Is there a solution? The truth is running a small restaurant for a profit is like landing a spaceship on the moon in even the best of times. So why do it then, you might be wondering. The simple answer is I don’t have a Plan B. If I’m being honest, I don’t want a Plan B. I can’t sit in a cubicle. I can barely type. If I can’t keep my restaurants open, at least I know everyone else is hiring and—not to brag—but I’m a pretty good cook.

But I’m not giving up that easily. We’re looking at everything. Where can we save money and drive up revenue? Do we really need that many vodkas on our menu, or a $20,000 wine list? How do we make more hires? How do we make our kitchen a more desirable place to work? Because you can’t get away with a lot of the more toxic stuff you could when I was first coming up.

Restaurants don’t ever “win” the way armies can win a war. There’s no ticker-tape parade when you have a good night. But if we can open tomorrow at 11am, that’s a success worth celebrating. Scrape and crawl one day at a time.

And I’m not the only one who thinks like that. Forty percent of my staff are veterans, and they’re fast learners and amazing at what they do.

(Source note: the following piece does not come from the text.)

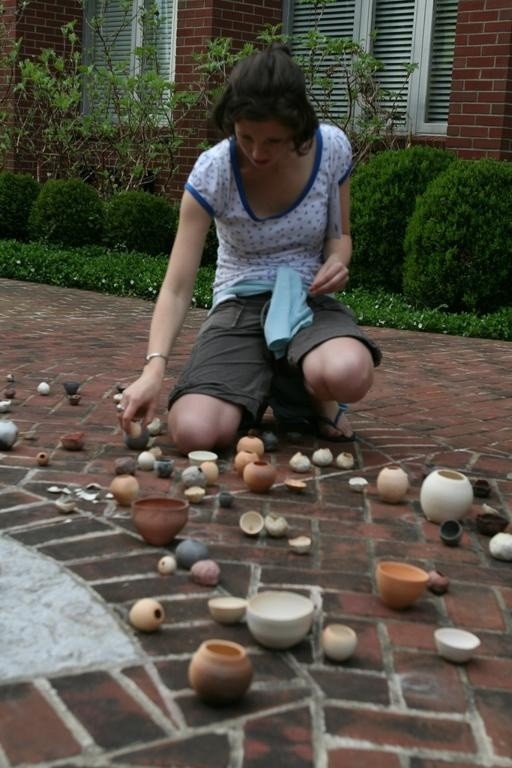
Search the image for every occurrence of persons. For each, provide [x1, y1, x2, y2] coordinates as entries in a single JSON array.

Some people worry that hiring veterans will come with a host of problems and mental health issues. That hasn’t been my experience. In 2022, coming out of the pandemic, it feels like the whole fucking world has PTSD. You’ve got a lot of shell-shocked people out there. But veterans have been through crises worse than this, and they know how to work as a team in a high-stress situation, and how to stay mission-oriented during a crisis. The skills I learned as a soldier helped me launch my career and helped me keep my restaurant during the pandemic, open another, and even plan for a third.

There are hundreds of thousands of veterans with many of these same skills applying for a restaurant job right now. Give them a chance. Good soldiers make great cooks.